ACF Asian Cinema Fund

Asian Network of Documentary(AND) Fund

2022 Asian Network of Documentary (AND) Fund

LIST Devi
Category 1588 Real Estate Fund
Project Devi
Director Subina SHRESTHA
Country Nepal, UK,
Korea
Director's Profile Subina Shrestha is a filmmaker and journalist who pushes the boundaries of storytelling. Her work ranges from print stories in the New York Times to short fiction in virtual reality. Her documentaries for Al Jazeera have been used by various educational institutions, including Columbia Journalism School, SOAS University of London, and by human rights organizations in the Hague, to discuss modern day slavery and the Maoist conflict. Her news coverage on Nepal’s earthquake and its aftermath earned her multiple awards, including an Emmy nomination. She was nominated at the Rory Peck Awards for her camerawork while undercover reporting in Myanmar during Cyclone Nargis. She was a 2017 Nieman Fellow at Harvard and a 2019 Global Media Makers Fellow at Film Independent.
Synopsis
Devi is the story of a Nepali Civil War rape survivor, as she fights her demons in search of justice for herself and other survivors.

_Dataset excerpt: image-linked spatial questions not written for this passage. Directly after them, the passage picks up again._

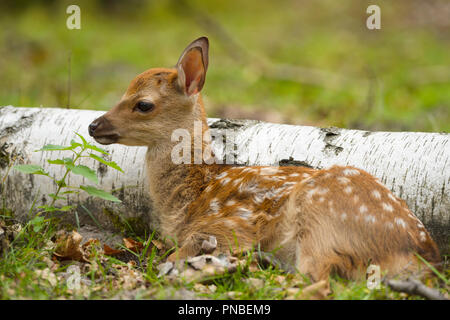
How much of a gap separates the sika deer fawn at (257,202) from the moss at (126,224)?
1.18ft

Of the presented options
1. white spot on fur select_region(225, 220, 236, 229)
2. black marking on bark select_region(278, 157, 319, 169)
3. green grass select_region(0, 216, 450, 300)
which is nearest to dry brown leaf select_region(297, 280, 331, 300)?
green grass select_region(0, 216, 450, 300)

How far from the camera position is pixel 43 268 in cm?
309

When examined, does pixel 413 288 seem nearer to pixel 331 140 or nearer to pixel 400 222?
pixel 400 222

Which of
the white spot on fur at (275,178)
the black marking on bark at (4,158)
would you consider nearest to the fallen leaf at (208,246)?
the white spot on fur at (275,178)

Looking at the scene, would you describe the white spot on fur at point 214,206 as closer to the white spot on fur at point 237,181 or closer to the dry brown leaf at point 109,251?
the white spot on fur at point 237,181

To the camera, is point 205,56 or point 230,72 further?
point 230,72

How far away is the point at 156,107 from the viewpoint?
3.60 m

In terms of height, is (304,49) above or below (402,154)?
above

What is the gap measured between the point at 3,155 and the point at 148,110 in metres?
1.32

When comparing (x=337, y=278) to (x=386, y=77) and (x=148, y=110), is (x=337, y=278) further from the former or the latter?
(x=386, y=77)

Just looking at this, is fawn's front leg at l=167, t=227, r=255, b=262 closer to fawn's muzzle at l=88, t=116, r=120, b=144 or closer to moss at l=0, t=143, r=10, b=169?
fawn's muzzle at l=88, t=116, r=120, b=144

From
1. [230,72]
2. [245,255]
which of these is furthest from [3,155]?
[230,72]

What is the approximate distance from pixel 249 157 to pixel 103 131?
994 millimetres
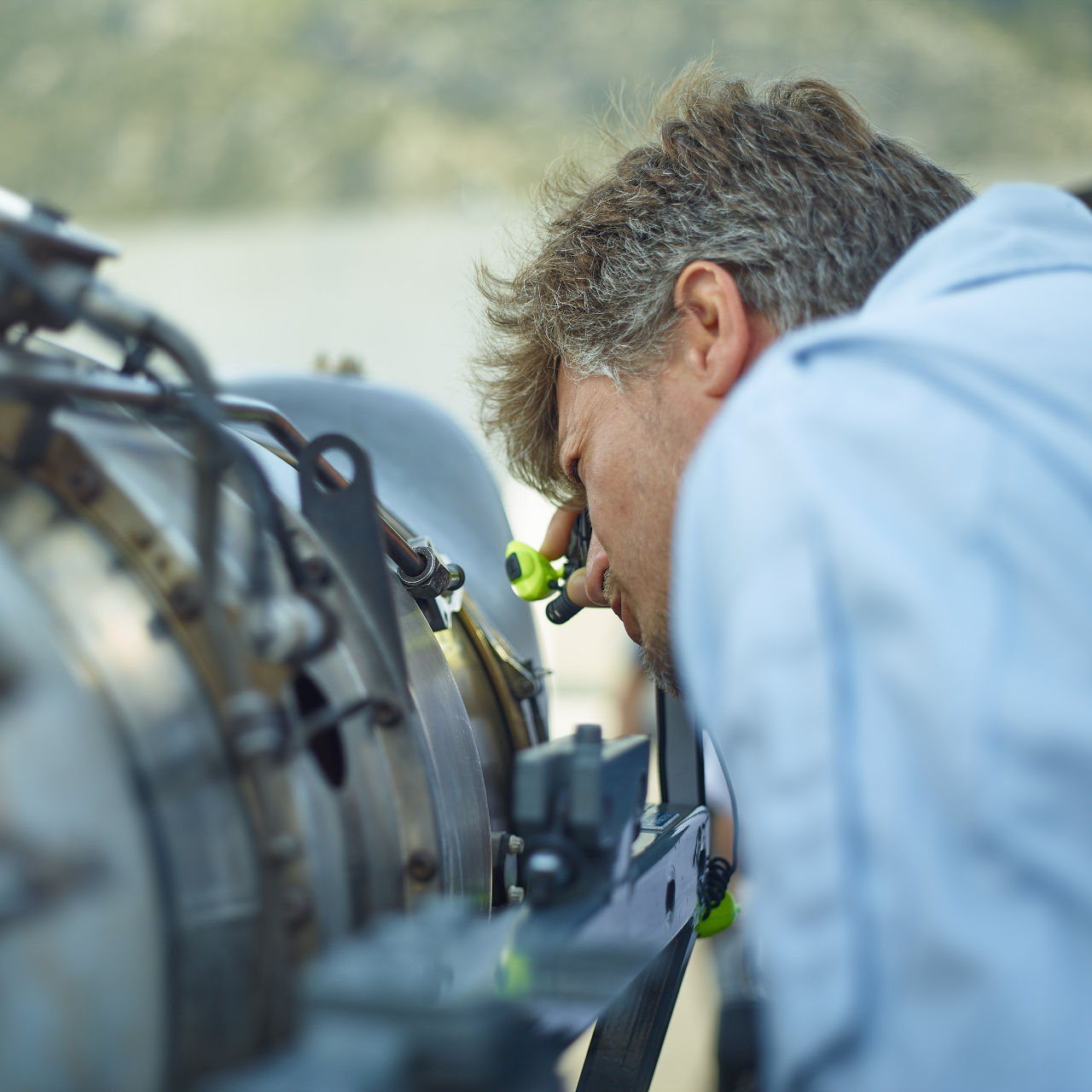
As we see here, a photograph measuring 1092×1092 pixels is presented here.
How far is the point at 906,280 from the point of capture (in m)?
0.67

Devi Khadka, a Maoist former guerilla, is the only woman left alive after Nepal’s ten-year-long insurgency, who has been publicly identified as a survivor of gang-rape by the security forces. At seventeen, Devi was arrested, accused of being a Maoist, tortured, raped in custody by seventeen policemen, and then forced to have an abortion. Devi battled depression, joined the front lines of the Maoist army seeking revenge, and rose through the ranks. After the fighting ended, in 2006, she remained in the party and was elected to parliament. Hundreds of other women, raped by men from either side of the conflict, hoped that Devi would be their ally. Devi believed that the Maoist party would deliver justice, but the word ‘rape’ is missing from the history books being written about the Civil War. Disillusioned, Devi yearns to fight back.
Director's Note
I first heard of Devi in the early 2000s. My country was steeped in civil war between Maoist guerrillas and the then royal government, and I was traipsing through the jungle, as a young journalist/filmmaker, making a short film on Maoist women fighters. Devi was a legend then ? a woman who had been raped by the police, exposed by the Maoist leadership and vilified by the press. I was not surprised that she was unwilling to talk to me.
By 2019, Devi’s career had risen and fallen. She’d become a minister and then the leadership had cast her aside. I was known for my hard-hitting reporting on issues of social justice and gender rights. Devi came to me with her unopened diary, written at the time of her rape, and asked me to help tell her story.
It was while filming her personal story that Devi decided to devote herself fully to the fight for justice. You can almost see the cogs clicking in her brain as she slowly comes to the decision. As much as she has opened up to the team, the team has also been a support for her.